Datum: Sonntag, 11.11.2001
Bibelstelle: Römer 12,2; Epheser 5,15-17
Autor: Aidlinger Bibellese (info@diakonissenmutterhaus-aidlingen.net)
Organisation: Diakonissenmutterhaus Aidlingen (http://www.diakonissenmutterhaus-aidlingen.net)
Thema: Für den Himmel geboren, was für eine Spannung IV



Römerbrief


12,2 Und stellt euch nicht dieser Welt gleich, sondern ändert euch durch Erneuerung eures Sinnes, damit ihr prüfen könnt, was Gottes Wille ist, nämlich das Gute und Wohlgefällige und Vollkommene.




Epheserbrief


5,15 So seht nun sorgfältig darauf, wie ihr euer Leben führt, nicht als Unweise, sondern als Weise,


5,16 und kauft die Zeit aus; denn es ist böse Zeit.


5,17 Darum werdet nicht unverständig, sondern versteht, was der Wille des Herrn ist.
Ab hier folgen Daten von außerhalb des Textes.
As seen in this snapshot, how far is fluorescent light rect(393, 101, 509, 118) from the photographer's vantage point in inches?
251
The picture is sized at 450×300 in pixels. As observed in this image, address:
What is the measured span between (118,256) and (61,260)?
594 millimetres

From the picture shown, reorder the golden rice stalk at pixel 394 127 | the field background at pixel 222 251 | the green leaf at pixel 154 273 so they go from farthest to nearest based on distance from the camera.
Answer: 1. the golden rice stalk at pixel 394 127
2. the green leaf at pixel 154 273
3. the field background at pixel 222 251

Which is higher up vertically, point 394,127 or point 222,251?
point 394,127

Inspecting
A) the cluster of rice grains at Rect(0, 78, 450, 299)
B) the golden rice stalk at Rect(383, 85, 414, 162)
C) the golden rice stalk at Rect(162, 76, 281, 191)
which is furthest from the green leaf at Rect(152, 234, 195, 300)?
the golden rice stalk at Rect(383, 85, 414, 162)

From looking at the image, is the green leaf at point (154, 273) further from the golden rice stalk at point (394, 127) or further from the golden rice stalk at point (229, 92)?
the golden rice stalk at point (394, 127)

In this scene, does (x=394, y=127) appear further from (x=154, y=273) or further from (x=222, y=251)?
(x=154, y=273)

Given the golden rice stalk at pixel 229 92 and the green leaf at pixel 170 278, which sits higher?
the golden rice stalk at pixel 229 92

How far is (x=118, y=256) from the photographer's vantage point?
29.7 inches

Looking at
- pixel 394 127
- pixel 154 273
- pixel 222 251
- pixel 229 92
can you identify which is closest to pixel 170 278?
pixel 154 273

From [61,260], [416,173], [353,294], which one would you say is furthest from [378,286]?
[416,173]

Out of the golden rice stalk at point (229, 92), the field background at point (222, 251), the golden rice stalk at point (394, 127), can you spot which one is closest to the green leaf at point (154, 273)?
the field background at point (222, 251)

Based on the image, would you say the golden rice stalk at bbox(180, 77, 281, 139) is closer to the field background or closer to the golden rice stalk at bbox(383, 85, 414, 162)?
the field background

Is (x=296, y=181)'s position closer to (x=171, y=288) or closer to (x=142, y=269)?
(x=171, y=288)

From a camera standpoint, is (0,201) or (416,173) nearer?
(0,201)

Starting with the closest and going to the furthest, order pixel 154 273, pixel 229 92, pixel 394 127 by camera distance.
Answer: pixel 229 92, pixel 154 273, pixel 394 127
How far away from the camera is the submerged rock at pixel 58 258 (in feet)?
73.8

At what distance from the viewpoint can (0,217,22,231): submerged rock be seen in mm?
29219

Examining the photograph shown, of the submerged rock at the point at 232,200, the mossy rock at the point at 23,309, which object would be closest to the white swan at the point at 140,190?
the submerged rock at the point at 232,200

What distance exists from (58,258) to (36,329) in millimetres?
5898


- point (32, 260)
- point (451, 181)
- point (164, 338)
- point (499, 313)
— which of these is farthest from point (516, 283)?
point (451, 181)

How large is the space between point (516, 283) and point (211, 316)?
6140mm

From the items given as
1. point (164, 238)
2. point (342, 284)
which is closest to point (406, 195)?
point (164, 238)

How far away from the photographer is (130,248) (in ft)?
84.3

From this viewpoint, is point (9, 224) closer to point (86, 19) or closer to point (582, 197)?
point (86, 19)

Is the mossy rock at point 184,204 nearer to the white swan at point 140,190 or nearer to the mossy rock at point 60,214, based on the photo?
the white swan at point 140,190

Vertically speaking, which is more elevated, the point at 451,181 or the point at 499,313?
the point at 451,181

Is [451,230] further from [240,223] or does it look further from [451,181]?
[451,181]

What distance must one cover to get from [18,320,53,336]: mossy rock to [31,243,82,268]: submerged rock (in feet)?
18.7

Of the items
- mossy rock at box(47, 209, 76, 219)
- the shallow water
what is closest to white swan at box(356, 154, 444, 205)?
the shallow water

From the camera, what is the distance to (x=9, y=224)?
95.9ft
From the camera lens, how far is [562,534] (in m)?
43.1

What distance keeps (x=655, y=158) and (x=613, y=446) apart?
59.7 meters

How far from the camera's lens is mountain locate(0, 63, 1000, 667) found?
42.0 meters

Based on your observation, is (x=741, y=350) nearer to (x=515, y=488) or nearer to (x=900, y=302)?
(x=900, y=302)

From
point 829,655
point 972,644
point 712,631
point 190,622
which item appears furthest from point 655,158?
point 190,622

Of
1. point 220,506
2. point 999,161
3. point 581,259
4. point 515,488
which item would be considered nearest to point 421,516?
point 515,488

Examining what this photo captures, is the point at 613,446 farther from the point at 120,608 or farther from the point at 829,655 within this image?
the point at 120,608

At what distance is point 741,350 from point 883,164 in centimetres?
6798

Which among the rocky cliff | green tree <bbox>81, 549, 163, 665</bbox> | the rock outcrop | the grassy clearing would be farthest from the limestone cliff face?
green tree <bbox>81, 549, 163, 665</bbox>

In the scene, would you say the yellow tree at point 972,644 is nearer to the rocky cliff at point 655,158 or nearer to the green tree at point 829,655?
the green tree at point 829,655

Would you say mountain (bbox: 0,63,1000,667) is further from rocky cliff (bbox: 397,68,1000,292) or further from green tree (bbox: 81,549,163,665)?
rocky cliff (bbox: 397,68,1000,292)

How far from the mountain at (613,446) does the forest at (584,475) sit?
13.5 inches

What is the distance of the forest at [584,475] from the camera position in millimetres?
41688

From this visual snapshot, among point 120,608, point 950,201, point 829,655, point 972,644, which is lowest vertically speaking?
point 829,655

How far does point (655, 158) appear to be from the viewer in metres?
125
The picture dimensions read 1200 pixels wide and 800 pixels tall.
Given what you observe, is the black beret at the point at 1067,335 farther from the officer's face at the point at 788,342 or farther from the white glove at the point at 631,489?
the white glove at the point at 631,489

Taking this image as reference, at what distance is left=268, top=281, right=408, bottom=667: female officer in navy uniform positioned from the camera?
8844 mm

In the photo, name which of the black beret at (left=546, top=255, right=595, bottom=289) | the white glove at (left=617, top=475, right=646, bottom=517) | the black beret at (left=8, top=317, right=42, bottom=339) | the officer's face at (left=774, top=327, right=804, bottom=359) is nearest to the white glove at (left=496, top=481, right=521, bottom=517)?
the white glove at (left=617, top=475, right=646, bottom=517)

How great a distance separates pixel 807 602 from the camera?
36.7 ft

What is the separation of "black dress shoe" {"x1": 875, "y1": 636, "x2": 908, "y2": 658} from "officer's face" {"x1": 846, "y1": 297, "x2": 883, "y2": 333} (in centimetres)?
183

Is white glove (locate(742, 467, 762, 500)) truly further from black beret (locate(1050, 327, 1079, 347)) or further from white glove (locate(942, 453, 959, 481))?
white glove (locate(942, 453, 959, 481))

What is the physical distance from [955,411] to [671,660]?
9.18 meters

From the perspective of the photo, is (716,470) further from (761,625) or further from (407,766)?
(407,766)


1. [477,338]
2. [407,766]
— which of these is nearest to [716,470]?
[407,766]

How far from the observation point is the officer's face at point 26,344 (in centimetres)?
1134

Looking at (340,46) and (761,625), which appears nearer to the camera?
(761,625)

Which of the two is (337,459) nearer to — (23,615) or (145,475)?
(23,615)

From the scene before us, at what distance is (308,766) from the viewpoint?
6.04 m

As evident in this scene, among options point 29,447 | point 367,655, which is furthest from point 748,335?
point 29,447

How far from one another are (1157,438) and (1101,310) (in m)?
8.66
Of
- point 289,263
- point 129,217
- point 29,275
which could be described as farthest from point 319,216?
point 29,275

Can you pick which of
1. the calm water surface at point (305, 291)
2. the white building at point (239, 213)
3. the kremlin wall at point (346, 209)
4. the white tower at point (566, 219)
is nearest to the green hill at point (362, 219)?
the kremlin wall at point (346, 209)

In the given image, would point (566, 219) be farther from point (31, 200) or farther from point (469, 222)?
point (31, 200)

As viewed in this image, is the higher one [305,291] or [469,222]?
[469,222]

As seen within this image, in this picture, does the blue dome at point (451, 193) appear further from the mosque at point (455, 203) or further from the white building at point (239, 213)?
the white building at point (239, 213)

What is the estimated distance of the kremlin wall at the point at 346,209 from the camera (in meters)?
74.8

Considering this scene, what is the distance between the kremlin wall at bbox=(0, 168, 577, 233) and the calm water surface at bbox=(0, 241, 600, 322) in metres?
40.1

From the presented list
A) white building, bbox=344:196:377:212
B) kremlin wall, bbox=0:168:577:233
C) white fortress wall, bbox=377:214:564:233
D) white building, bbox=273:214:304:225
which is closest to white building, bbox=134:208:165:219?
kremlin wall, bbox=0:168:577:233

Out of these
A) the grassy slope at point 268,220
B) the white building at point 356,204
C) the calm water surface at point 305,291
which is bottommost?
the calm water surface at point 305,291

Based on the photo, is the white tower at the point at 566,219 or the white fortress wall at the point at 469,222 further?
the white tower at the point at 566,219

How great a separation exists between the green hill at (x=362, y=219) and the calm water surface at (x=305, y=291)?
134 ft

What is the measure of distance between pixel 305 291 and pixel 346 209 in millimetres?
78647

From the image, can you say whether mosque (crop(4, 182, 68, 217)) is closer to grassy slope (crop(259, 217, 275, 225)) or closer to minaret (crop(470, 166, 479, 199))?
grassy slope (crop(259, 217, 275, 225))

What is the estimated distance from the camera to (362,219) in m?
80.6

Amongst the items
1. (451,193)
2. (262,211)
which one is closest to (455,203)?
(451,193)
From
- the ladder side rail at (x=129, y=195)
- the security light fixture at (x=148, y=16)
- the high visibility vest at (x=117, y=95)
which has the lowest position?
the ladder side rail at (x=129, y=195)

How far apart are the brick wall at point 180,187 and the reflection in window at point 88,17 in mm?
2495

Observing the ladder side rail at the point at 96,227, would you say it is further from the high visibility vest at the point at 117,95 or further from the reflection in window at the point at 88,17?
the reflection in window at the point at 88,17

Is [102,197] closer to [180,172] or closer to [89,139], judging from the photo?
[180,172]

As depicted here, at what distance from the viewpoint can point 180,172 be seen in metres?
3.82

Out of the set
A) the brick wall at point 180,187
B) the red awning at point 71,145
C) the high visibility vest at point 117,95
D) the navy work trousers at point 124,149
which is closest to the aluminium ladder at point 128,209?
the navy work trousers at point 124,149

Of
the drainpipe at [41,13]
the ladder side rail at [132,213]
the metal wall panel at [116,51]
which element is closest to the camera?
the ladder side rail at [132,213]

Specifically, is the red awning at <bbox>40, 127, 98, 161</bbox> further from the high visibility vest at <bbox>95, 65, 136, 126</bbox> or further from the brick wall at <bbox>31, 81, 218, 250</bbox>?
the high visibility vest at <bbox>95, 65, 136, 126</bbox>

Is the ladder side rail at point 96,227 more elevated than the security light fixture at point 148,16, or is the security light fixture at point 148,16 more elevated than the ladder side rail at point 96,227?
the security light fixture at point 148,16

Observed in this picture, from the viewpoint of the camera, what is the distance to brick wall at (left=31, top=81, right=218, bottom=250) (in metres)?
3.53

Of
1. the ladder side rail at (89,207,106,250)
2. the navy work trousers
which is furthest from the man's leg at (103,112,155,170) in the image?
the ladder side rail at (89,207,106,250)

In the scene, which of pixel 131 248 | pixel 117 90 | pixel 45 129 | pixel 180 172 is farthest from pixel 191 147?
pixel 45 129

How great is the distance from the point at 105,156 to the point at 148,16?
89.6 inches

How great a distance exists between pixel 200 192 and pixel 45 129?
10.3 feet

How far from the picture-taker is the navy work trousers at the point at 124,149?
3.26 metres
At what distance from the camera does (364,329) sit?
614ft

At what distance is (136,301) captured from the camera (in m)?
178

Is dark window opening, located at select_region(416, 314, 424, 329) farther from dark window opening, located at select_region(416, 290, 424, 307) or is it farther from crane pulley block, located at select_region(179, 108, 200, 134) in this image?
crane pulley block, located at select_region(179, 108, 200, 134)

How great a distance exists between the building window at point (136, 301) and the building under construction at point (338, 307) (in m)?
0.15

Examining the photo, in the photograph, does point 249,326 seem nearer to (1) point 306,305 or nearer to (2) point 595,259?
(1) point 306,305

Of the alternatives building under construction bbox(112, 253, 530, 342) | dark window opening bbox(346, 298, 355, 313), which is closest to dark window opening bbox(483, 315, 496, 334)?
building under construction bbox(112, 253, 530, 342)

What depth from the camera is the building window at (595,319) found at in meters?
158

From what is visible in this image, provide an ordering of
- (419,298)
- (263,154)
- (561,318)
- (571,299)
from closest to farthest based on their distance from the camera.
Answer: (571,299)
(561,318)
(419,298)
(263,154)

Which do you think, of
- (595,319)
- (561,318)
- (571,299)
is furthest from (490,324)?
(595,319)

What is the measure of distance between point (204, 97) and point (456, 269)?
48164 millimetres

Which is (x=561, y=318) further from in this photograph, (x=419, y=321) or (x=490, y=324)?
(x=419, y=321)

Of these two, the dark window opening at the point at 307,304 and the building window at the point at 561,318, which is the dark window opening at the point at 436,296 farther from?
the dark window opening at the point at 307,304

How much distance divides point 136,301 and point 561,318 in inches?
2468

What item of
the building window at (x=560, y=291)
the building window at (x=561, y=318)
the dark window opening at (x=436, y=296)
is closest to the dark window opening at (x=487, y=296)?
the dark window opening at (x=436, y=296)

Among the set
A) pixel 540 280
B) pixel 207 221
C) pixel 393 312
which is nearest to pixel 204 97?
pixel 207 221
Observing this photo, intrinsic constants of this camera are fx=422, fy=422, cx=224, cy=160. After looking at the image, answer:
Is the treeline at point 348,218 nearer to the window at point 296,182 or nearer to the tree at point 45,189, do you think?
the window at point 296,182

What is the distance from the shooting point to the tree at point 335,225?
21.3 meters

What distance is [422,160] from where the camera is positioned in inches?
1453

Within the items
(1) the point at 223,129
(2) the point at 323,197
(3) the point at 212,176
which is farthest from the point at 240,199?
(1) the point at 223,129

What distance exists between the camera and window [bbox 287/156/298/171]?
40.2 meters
"In der Welt, aber nicht von der Welt!" Das Leben der Christen kann nur an der himmlischen Welt ausgerichtet werden. Dieses geistliche Lebensgesetz finden wir bei Paulus im Römerbrief: "Gestaltet eure Lebensführung nicht nach der Welt Weise und seid ihr nicht gleich. Lasst euch vielmehr umwandeln, da ihr ja einen neuen Sinn empfangen habt." Aus der Herzenserneuerung kommt die Lebenserneuerung. Damit haben Kinder Gottes die Kraft, die sie gegen den Zeitlauf der Welt abschirmt und zugleich fähig macht, Einfluss zu nehmen. "Ihr seid das Salz der Erde, ihr seid das Licht der Welt." (Lies Matth.5,14-16; Joh.9,4; 2.Kor.5,18-20; Kol.4,5.6.) Francis Schaeffer, ein scharfer Beobachter, der unsere Zeit mit den vielfältigen Strömungen kannte, sagte u.a.: "Die Anpassung der Gemeinde an den Zeitgeist unseres Jahrhunderts ist die größtmöglichste Form von Weltlichkeit im eigentlichen Sinn des Begriffs. Ein Wort hat Einzug gehalten in unserem Vokabular, es ist das Wort 'zeitgemäß'. Nach meinem Verständnis bedeutet 'zeitgemäß', dass etwas eine typische Erscheinung einer bestimmten Zeit ist. Seit einiger Zeit jedoch scheint 'zeitgemäß' zu bedeuten: 'nicht traditionell, nicht angestaubt, sondern modern'. ... Die Aufgabe der Christen ist es immer gewesen, der jeweils lebenden Generation zu dienen. Um diese Aufgabe zu erfüllen, muss man wissen, was die Menschen denken, wonach sie suchen und welche Autoritäten sie akzeptieren. Das bedeutet aber nicht, dass wir uns der Welt anpassen müssen, um gehört zu werden. Identifikation mit der Welt und ihren Nöten ist etwas anderes als Imitation der Welt mit ihren Torheiten. Das was manche Christen heute für 'zeitgemäß und modern' halten, kann sich allzuleicht als kurzlebige Zeiterscheinung herausstellen. Wohin haben wir dann die Menschen geführt?" (Lies Apg.4,12; Röm.1,16; 1.Kor.1,18; 2,1-9.)